=== Work task ===
Transcribe each of the entries exactly.

Collected data entries
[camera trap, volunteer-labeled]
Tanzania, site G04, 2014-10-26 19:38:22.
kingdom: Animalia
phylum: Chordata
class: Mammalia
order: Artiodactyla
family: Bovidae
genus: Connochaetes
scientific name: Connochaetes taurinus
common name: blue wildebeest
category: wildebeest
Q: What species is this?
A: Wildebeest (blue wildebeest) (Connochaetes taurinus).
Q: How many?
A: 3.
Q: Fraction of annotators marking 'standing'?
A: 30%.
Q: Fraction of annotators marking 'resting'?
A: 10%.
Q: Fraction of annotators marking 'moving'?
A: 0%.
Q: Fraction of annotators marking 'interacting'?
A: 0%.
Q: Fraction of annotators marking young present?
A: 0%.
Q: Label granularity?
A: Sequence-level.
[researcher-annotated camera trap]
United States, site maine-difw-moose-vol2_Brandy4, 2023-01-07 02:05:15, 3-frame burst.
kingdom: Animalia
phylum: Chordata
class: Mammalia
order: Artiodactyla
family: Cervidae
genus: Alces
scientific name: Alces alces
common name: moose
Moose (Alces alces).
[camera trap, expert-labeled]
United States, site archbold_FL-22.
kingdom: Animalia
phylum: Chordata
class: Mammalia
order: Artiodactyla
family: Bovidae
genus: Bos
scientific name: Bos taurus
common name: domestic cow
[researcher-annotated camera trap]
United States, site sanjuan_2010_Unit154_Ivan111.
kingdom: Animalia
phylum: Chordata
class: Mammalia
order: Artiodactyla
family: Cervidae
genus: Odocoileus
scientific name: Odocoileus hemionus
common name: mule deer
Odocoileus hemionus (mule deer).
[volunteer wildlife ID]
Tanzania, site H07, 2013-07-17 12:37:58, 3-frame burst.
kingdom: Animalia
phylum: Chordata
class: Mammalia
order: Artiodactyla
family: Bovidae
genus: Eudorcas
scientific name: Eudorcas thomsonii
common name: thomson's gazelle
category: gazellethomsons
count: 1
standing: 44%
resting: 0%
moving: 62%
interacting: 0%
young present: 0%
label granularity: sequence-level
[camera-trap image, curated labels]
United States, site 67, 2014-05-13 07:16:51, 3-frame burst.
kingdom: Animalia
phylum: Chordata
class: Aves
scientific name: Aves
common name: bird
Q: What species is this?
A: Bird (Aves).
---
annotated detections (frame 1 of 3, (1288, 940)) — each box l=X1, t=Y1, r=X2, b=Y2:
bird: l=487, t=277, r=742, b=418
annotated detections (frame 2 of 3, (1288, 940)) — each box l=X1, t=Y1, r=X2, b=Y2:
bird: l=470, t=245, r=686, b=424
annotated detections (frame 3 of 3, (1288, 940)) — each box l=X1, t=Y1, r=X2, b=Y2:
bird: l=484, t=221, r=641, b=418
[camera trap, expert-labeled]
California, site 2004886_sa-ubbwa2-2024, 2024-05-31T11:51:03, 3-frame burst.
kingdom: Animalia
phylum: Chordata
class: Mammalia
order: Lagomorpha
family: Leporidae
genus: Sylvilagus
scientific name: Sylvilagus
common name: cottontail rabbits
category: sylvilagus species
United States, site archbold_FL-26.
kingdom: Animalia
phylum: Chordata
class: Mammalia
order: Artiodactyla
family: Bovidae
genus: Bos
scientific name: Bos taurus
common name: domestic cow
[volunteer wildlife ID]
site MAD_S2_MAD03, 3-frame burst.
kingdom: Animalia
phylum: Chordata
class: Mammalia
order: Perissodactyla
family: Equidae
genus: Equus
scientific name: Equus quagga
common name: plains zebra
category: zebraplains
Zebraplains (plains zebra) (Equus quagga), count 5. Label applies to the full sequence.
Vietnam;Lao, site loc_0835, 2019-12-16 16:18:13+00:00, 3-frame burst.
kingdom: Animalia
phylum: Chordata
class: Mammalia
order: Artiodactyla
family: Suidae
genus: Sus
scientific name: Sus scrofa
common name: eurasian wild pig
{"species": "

=== Task result ===
[camera trap, volunteer-labeled]
Tanzania, site G04, 2014-10-26 19:38:22.
kingdom: Animalia
phylum: Chordata
class: Mammalia
order: Artiodactyla
family: Bovidae
genus: Connochaetes
scientific name: Connochaetes taurinus
common name: blue wildebeest
category: wildebeest
Q: What species is this?
A: Wildebeest (blue wildebeest) (Connochaetes taurinus).
Q: How many?
A: 3.
Q: Fraction of annotators marking 'standing'?
A: 30%.
Q: Fraction of annotators marking 'resting'?
A: 10%.
Q: Fraction of annotators marking 'moving'?
A: 0%.
Q: Fraction of annotators marking 'interacting'?
A: 0%.
Q: Fraction of annotators marking young present?
A: 0%.
Q: Label granularity?
A: Sequence-level.
[researcher-annotated camera trap]
United States, site maine-difw-moose-vol2_Brandy4, 2023-01-07 02:05:15, 3-frame burst.
kingdom: Animalia
phylum: Chordata
class: Mammalia
order: Artiodactyla
family: Cervidae
genus: Alces
scientific name: Alces alces
common name: moose
Moose (Alces alces).
[camera trap, expert-labeled]
United States, site archbold_FL-22.
kingdom: Animalia
phylum: Chordata
class: Mammalia
order: Artiodactyla
family: Bovidae
genus: Bos
scientific name: Bos taurus
common name: domestic cow
[researcher-annotated camera trap]
United States, site sanjuan_2010_Unit154_Ivan111.
kingdom: Animalia
phylum: Chordata
class: Mammalia
order: Artiodactyla
family: Cervidae
genus: Odocoileus
scientific name: Odocoileus hemionus
common name: mule deer
Odocoileus hemionus (mule deer).
[volunteer wildlife ID]
Tanzania, site H07, 2013-07-17 12:37:58, 3-frame burst.
kingdom: Animalia
phylum: Chordata
class: Mammalia
order: Artiodactyla
family: Bovidae
genus: Eudorcas
scientific name: Eudorcas thomsonii
common name: thomson's gazelle
category: gazellethomsons
count: 1
standing: 44%
resting: 0%
moving: 62%
interacting: 0%
young present: 0%
label granularity: sequence-level
[camera-trap image, curated labels]
United States, site 67, 2014-05-13 07:16:51, 3-frame burst.
kingdom: Animalia
phylum: Chordata
class: Aves
scientific name: Aves
common name: bird
Q: What species is this?
A: Bird (Aves).
---
annotated detections (frame 1 of 3, (1288, 940)) — each box l=X1, t=Y1, r=X2, b=Y2:
bird: l=487, t=277, r=742, b=418
annotated detections (frame 2 of 3, (1288, 940)) — each box l=X1, t=Y1, r=X2, b=Y2:
bird: l=470, t=245, r=686, b=424
annotated detections (frame 3 of 3, (1288, 940)) — each box l=X1, t=Y1, r=X2, b=Y2:
bird: l=484, t=221, r=641, b=418
[camera trap, expert-labeled]
California, site 2004886_sa-ubbwa2-2024, 2024-05-31T11:51:03, 3-frame burst.
kingdom: Animalia
phylum: Chordata
class: Mammalia
order: Lagomorpha
family: Leporidae
genus: Sylvilagus
scientific name: Sylvilagus
common name: cottontail rabbits
category: sylvilagus species
United States, site archbold_FL-26.
kingdom: Animalia
phylum: Chordata
class: Mammalia
order: Artiodactyla
family: Bovidae
genus: Bos
scientific name: Bos taurus
common name: domestic cow
[volunteer wildlife ID]
site MAD_S2_MAD03, 3-frame burst.
kingdom: Animalia
phylum: Chordata
class: Mammalia
order: Perissodactyla
family: Equidae
genus: Equus
scientific name: Equus quagga
common name: plains zebra
category: zebraplains
Zebraplains (plains zebra) (Equus quagga), count 5. Label applies to the full sequence.
Vietnam;Lao, site loc_0835, 2019-12-16 16:18:13+00:00, 3-frame burst.
kingdom: Animalia
phylum: Chordata
class: Mammalia
order: Artiodactyla
family: Suidae
genus: Sus
scientific name: Sus scrofa
common name: eurasian wild pig
{"species": "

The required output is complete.